Engagement parties are usually held soon after the couple becomes engaged, while the news is still fresh. You might even decide to announce your engagement at the party! But many couples decide to share their happy news on social media soon after the proposal happens.
3. Create the guest list.
Anyone invited to an engagement party must also be invited to the wedding, so the party host needs to work with the couple to compile the engagement-party guest list. And if you aren't sure of the size of your wedding just yet, it's better to limit the invites to those you are certain you will also invite to the wedding.
4. Decide on a venue.
Think about the type of party atmosphere you want: If you like the idea of having everyone in the same room, you might want to rent out a private room at a local restaurant. For something more low-key, a family member's house, backyard, or clubhouse might be a better choice.
5. Register for gifts (or not).
Some guests may inquire about a gift registry, so figure out if you want to register or not. If you decide to do so, select items in the low to middle price range (don't forget, the wedding is still to come).
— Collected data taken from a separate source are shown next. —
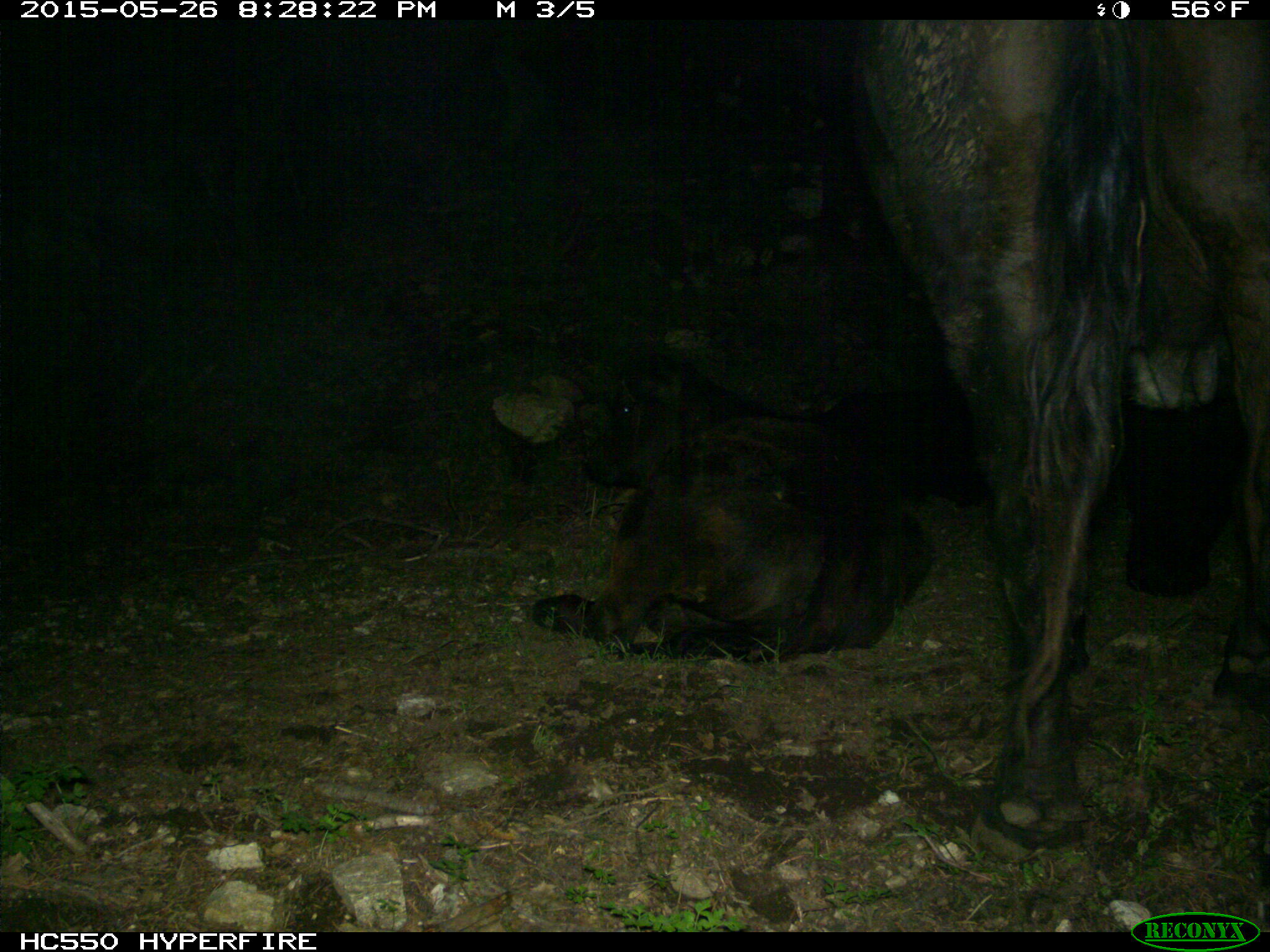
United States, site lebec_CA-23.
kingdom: Animalia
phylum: Chordata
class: Mammalia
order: Artiodactyla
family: Bovidae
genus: Bos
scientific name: Bos taurus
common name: domestic cow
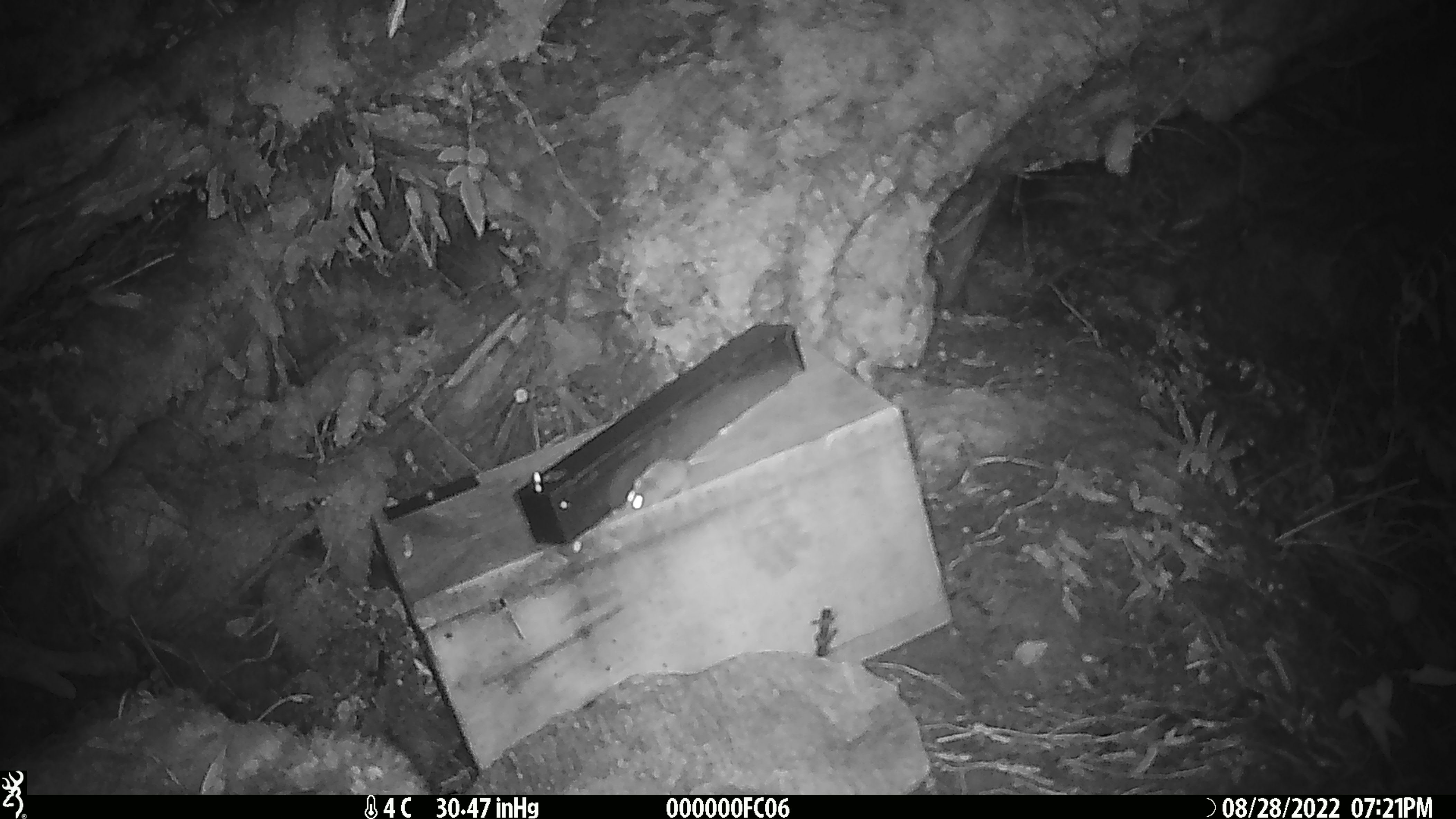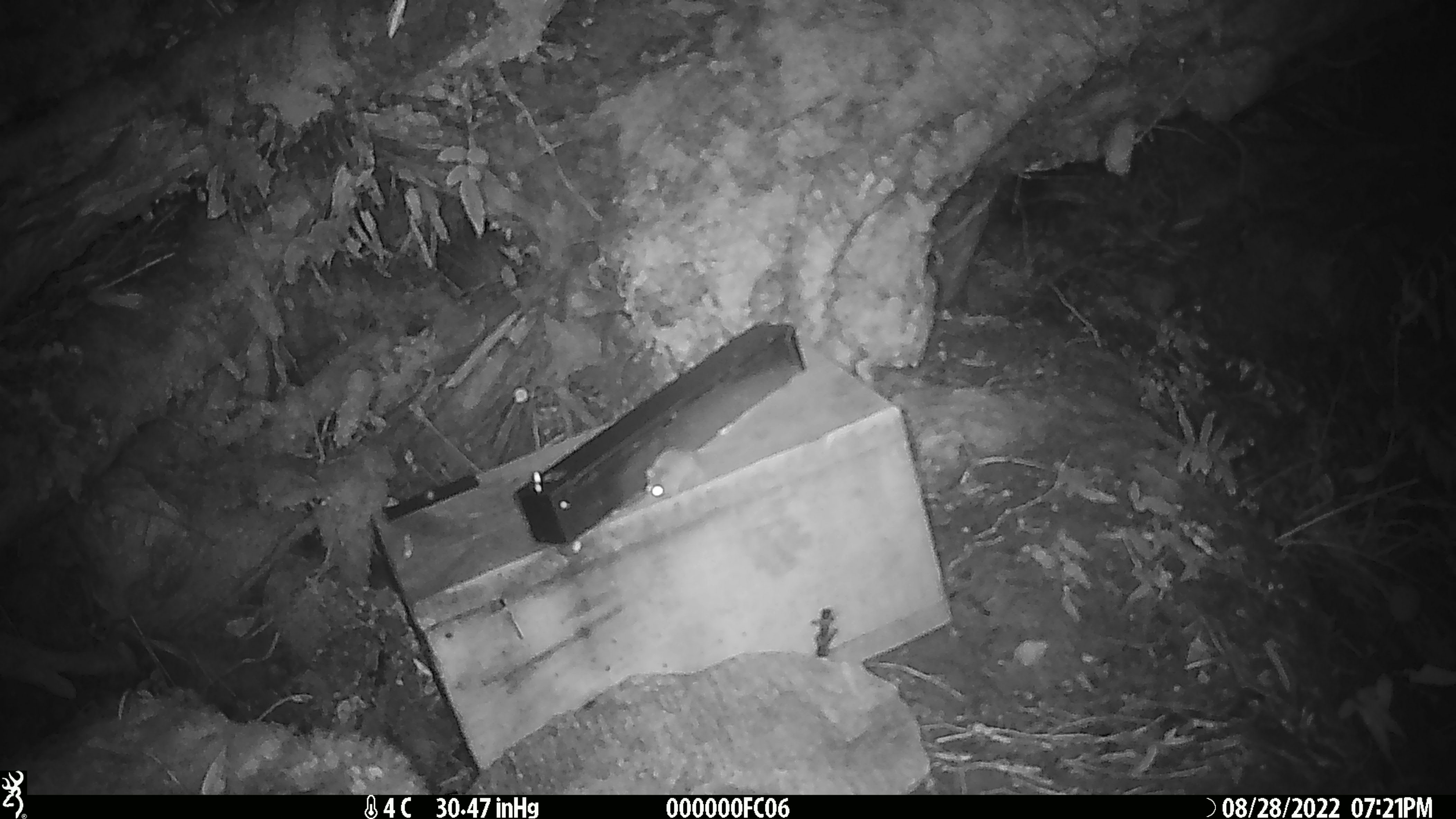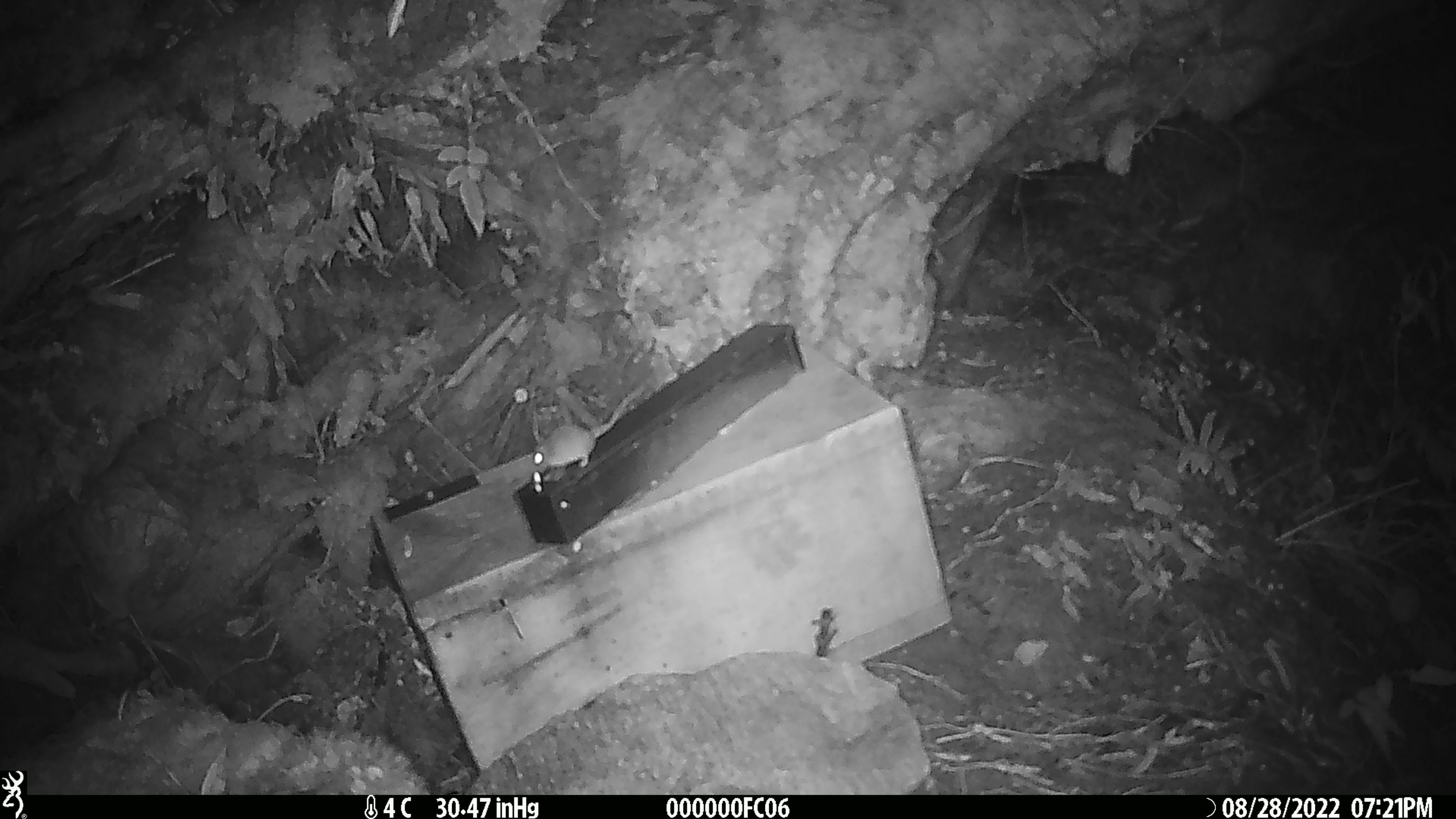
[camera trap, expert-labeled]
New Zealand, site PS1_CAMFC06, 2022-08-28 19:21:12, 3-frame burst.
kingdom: Animalia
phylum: Chordata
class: Mammalia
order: Rodentia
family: Muridae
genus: Mus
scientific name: Mus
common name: mouse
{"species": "mouse (Mus)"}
If not, include a note in the invitation kindly requesting no gifts.
6. Send the invitations.
Keep the invitations simple — hand-write them yourselves or send the invite via email. If you decide to go the printed-card route, choose a clean, classic design; don't worry about color palettes or other details — your engagement party invitations don't have to match the rest of your wedding stationery.
7. Plan the menu.
There's no need to plan a five-course meal with a four-hour open bar. Anything from passed appetizers to a simple buffet or a casual cookout will work. You can also get creative and serve dishes with special meaning to you.
8. Set the scene.
If you want, choose a theme that reflects you as a couple or something that reflects your two families. The real trick here is that you don't want to upstage the wedding — the point is to celebrate your engagement. If the budget allows, include a few small floral arrangements to perk up the space (it's also a great way to try out a potential florist for the wedding).
9. Decide what to wear.
Choose attire that complements your party setting, but keep it simple. A pretty sundress is great for an outdoor celebration; if your venue is a little fancier, a little white dress is a safe bet. As for your fiancé, while he doesn't have to don a suit and tie (and definitely not a tux!), his outfit should nicely complement yours.